Task brief: Rewrite the blog post from "Although we never" through "had to chuckle!", inclusive, putting "golf course" in place of "driving range".
───── Document extract
It’s been a long, hard year, and with the birth of my son…a very good year, indeed!

When I started this blog, my intent was to share my journey as an entertainment professional.  As you have learned, it has become an all-encompassing diary, including aviation and technology topics, and now…fatherhood.  I have contemplated separating my thoughts into separate entries (possibly even separate blogs, altogether), for that segment of my audience that prefers a narrow focus.  It’s one of those “to do” items whose priority is dwarfed by other tasks right now.  So, mind my ramblings, and enjoy!

Although we never want to see our industry “wind down,” there are expected slow periods, and the December timeframe allows for us to focus on family and holiday celebrations.  I did have a run of auditions early in the month, for commercials and television series.  I hit the driving range several days, as three of those auditions wanted to see my golf swing.  Have you ever been to a place where dozens of men are swinging golf clubs, inside, all at the same time?  I had to chuckle!

I have gotten fairly adept at taping my own auditions.  A couple casting directors at distant locations accept emailed videos.  For a while, I thought candidates who chose to self-tape were considered only after those who made the trip (or were local to begin with), until I learned that these CD’s are adamant about reviewing all submissions, and knowing a couple actors who booked using this method.  I have since obtained a more professional lighting kit, and moved the setup upstairs to the former master bedroom, which is now a 250 square foot studio / child’s play area.  (We moved downstairs, to be close to the nursery.)  The quality of the footage I send continues to improve, and the time spent capturing, editing and rendering has become much more manageable.
──────────
───── Entries
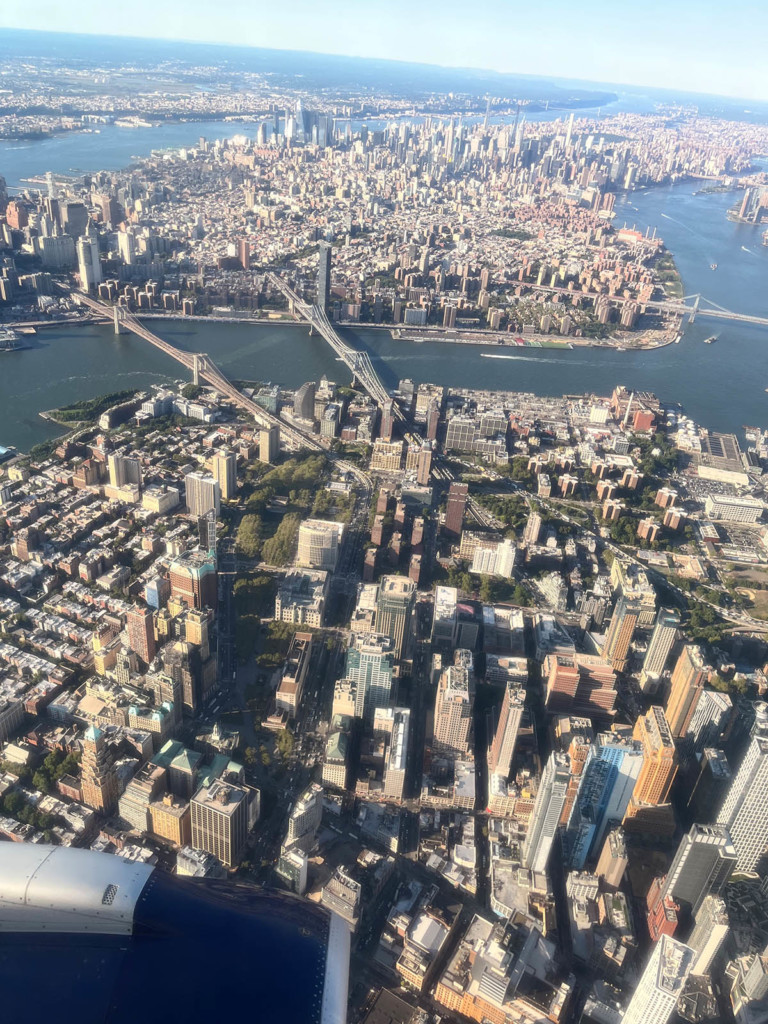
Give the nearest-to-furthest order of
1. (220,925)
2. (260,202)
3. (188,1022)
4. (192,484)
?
(188,1022)
(220,925)
(192,484)
(260,202)

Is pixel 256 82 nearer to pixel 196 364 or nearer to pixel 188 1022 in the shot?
pixel 196 364

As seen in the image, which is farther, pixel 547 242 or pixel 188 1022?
pixel 547 242

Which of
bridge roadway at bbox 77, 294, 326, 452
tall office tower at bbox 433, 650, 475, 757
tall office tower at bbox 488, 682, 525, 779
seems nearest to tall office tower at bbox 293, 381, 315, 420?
bridge roadway at bbox 77, 294, 326, 452

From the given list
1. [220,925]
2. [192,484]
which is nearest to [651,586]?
[192,484]

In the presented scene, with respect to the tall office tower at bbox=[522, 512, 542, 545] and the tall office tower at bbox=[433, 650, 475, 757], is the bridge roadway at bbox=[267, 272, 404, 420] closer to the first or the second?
the tall office tower at bbox=[522, 512, 542, 545]

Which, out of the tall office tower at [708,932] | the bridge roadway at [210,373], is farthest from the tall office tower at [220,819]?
the bridge roadway at [210,373]

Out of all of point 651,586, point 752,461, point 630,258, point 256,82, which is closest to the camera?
point 651,586

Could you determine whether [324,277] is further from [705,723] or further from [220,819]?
[220,819]

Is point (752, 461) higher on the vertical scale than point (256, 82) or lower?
lower
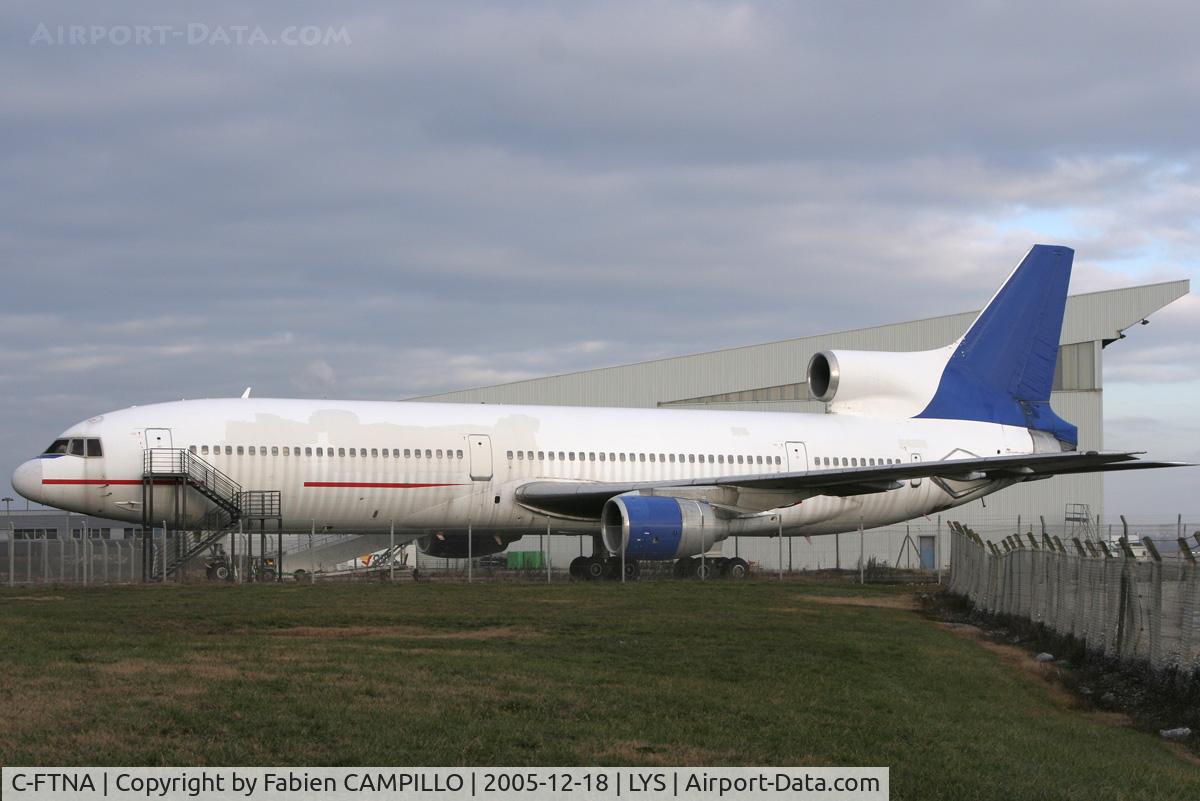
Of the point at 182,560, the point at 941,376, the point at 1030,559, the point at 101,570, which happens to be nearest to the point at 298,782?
the point at 1030,559

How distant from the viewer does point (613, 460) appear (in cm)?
3388

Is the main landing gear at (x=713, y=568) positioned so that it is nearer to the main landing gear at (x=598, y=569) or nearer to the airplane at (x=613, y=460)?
the airplane at (x=613, y=460)

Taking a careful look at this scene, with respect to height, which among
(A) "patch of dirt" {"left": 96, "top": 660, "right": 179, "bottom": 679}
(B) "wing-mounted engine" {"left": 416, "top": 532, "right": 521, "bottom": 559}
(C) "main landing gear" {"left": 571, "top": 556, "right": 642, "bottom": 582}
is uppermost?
(A) "patch of dirt" {"left": 96, "top": 660, "right": 179, "bottom": 679}

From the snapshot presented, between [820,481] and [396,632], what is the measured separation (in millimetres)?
16445

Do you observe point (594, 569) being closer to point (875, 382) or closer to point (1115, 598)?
point (875, 382)

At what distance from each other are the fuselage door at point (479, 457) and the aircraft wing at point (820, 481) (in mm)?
942

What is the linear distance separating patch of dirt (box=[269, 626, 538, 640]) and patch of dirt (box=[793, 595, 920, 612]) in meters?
9.26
──────────
Complete output:
Although we never want to see our industry “wind down,” there are expected slow periods, and the December timeframe allows for us to focus on family and holiday celebrations.  I did have a run of auditions early in the month, for commercials and television series.  I hit the golf course several days, as three of those auditions wanted to see my golf swing.  Have you ever been to a place where dozens of men are swinging golf clubs, inside, all at the same time?  I had to chuckle!